Aday konusuna girmiyorsanız, buluşup buluşup ne konuşuyorsunuz?

Mehmet Şeker: En fazla adayın profili çiziliyor, özellikleri tanımlanıyor, dolambaçlı tarifler yapılıyor fakat isim bir türlü zikredilemiyor. Çünkü tekrar edelim, bir isimde anlaşmaları imkânsız.

Yeni Şafak yazarı Mehmet Şeker, geçtiğimiz 3 Temmuz’da 5’inci buluşmasını gerçekleştiren 6’lı masanın halen Cumhurbaşkanı adayı belirleyememesini yazdı. Şeker, “Hep yenilen yemek listeleri çıkıyor haberde. En fazla adayın profili çiziliyor, özellikleri tanımlanıyor, dolambaçlı tarifler yapılıyor fakat isim bir türlü zikredilemiyor. Çünkü tekrar edelim, bir isimde anlaşmaları imkânsız. Uluslararası karar vericiler de çok insafsız, çok zalım. Hâlâ bir zarf göndermediler” ifadelerini kullandı.

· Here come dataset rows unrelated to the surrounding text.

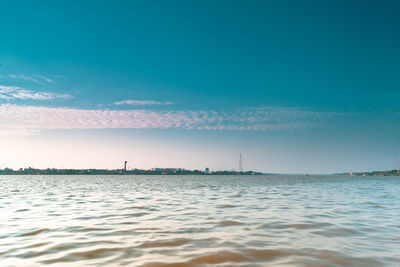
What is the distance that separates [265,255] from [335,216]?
9.52m

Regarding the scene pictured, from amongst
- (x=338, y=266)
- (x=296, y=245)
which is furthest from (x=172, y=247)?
(x=338, y=266)

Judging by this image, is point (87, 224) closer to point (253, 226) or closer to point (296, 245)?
point (253, 226)

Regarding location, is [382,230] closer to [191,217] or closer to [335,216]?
[335,216]

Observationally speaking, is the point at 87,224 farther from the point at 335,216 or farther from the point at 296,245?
the point at 335,216

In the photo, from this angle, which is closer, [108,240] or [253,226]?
[108,240]

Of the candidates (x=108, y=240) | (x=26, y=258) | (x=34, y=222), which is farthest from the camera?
(x=34, y=222)

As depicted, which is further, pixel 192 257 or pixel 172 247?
pixel 172 247

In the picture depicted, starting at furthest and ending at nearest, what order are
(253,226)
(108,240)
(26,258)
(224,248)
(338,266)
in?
(253,226) < (108,240) < (224,248) < (26,258) < (338,266)

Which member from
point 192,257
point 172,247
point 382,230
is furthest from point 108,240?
point 382,230

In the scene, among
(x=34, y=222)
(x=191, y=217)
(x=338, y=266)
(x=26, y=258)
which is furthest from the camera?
(x=191, y=217)

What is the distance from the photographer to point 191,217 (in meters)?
14.4

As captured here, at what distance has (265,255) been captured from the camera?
750 cm

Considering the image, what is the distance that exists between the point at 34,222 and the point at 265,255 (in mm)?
11283

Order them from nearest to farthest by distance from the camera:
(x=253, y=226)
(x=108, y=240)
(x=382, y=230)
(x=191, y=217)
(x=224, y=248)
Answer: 1. (x=224, y=248)
2. (x=108, y=240)
3. (x=382, y=230)
4. (x=253, y=226)
5. (x=191, y=217)
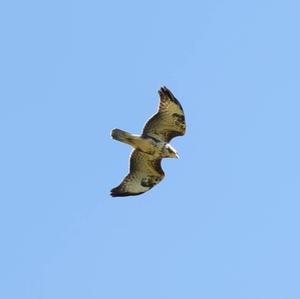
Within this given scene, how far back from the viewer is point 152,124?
26656 mm

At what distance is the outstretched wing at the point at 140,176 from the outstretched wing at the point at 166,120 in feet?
2.06

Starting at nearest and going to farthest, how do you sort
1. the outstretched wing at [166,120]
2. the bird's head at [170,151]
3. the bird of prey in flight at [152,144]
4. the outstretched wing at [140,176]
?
the outstretched wing at [166,120] < the bird of prey in flight at [152,144] < the bird's head at [170,151] < the outstretched wing at [140,176]

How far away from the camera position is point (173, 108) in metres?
26.4

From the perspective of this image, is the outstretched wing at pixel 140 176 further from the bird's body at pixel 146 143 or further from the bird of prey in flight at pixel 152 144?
the bird's body at pixel 146 143

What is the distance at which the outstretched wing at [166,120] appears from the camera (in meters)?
26.2

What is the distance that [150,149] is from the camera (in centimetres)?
2664

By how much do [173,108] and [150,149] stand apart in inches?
39.8

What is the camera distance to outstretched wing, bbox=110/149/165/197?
89.3 feet

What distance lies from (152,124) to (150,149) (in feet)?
1.72

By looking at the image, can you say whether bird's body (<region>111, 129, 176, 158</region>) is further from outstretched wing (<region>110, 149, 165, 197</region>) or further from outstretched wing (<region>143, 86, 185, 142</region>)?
outstretched wing (<region>110, 149, 165, 197</region>)

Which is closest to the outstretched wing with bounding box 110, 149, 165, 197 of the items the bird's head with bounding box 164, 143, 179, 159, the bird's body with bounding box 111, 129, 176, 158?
the bird's body with bounding box 111, 129, 176, 158

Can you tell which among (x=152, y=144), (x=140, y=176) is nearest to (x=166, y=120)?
(x=152, y=144)

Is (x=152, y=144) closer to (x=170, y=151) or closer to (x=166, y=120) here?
(x=170, y=151)

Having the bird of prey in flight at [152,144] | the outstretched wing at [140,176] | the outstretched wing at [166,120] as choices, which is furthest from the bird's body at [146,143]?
the outstretched wing at [140,176]
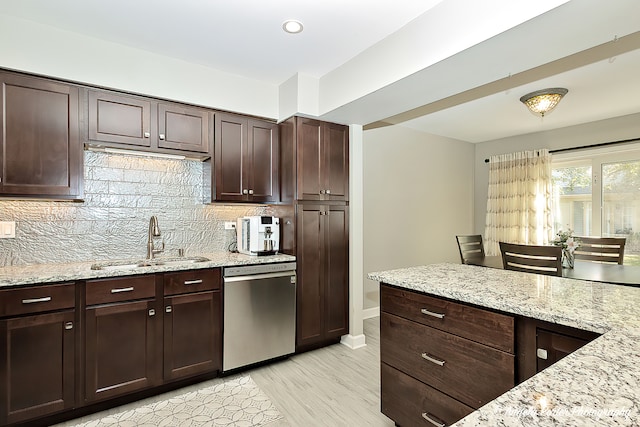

İşte Şeker’in “Aday konusuna girmiyorsanız, buluşup buluşup ne konuşuyorsunuz?” başlıklı yazısının tamamı:

Koca koca adamlar, kimi profesör, kimi doçent, kimi emekli paşa, kimi yılların gazetecisi, oturup tartışıyorlar.

Hem de çok uzun zamandan beri.

“Altılı masa, cumhurbaşkanı adayını belirleyebilir mi?”

“Altılı masa, adayımız Kılıçdaroğlu der mi?”

Biz de ekran karşısında ayaklarımızı uzatıp seyrediyoruz.

Onlar bizi göremedikleri için ayıp olmuyor, saygısızlık sayılmıyor.

*

Önce ufak bir düzeltme yapalım.

Altılı masa diye anılsa da dağdaki çoban dahil herkes biliyor ki o masa aslında yedili.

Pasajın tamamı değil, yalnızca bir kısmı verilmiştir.